Our country has seen as many different types of protest as it has seen reasons for protest. However Rosa Parks has always been particularly inspiring to me because of her brave, dignified, determined style. I still remember the childlike awe with which I regarded the Rosa Parks story the first time I heard it in the second grade. As a shy child who would run home and hide in a tree if anyone looked sharply at me or heaven forbid raised their voice to me, Rosa Parks’s simple but unimaginably brave refusal to give up her seat on a bus was to me, a story of an epic heroine.
As children will do, I put her story in my own context by imagining what it would be like to stand up to school bus bullies and refuse to move the next time one of them wanted my breezy seat by the window on a stifling August day in Texas. I never worked up the nerve to do it. But as an adult, I understand more fully the scope of the courage required for a black woman to take such a stand in 1955. So today I remember and honor Rosa Parks, the tiny stoic woman, who sparked a movement that forever changed our country with her simple act of quiet defiance.
Rosa Louise Parks was nationally recognized as the “mother of the modern day civil rights movement” in America. Her refusal to surrender her seat to a white male passenger on a Montgomery, Alabama bus, December 1, 1955, triggered a wave of protest December 5, 1955 that reverberated throughout the United States. Her quiet courageous act changed America, its view of black people and redirected the course of history.
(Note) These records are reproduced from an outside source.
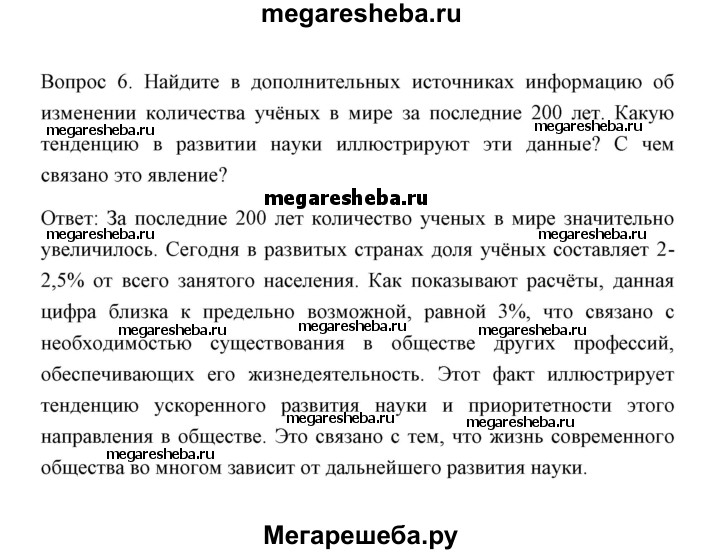 megaresheba.ru

Вопрос 6. Найдите в дополнительных источниках информацию об изменении количества учёных в мире за последние 200 лет. Какую тенденцию в развитии науки иллюстрируют эти данные? С чем связано это явление?

megaresheba.ru megaresheba.ru

megaresheba.ru

Ответ: За последние 200 лет количество ученых в мире значительно увеличилось. Сегодня в развитых странах доля учёных составляет 2-2,5% от всего занятого населения. Как показывают расчёты, данная цифра близка к предельно возможной, равной 3%, что связано с необходимостью существования в обществе других профессий, обеспечивающих его жизнедеятельность. Этот факт иллюстрирует тенденцию ускоренного развития науки и приоритетности этого направления в обществе. Это связано с тем, что жизнь современного общества во многом зависит от дальнейшего развития науки.

megaresheba.ru megaresheba.ru megaresheba.ru megaresheba.ru megaresheba.ru megaresheba.ru megaresheba.ru megaresheba.ru

Мегарешеба.ру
Way to go TNA, every important date involves an important, under-recognized woman /(women)
thanks Thia, for posting on Rosa Parks.
there is another under recognized female who did not give up her her seat way before the civil rights movement. Ida B. Wells, 1862-1931, would not leave a first class ladies’ car on a Memphis railway and rose to lead the nation’s first campaign against lynching.
Thanks Marille, she is indeed a fascinating under recognized woman! Others can read more about her here if you’re interested.
The stories of these two women seems to imply that women take the most dangerous risk by being first to test the waters of a controversial issue risks and if and when it ignites people to action, the men quickly come in and take over and are recognized for their courage and vision!
IMO, the truest and most couragous vision is the one who sees it first!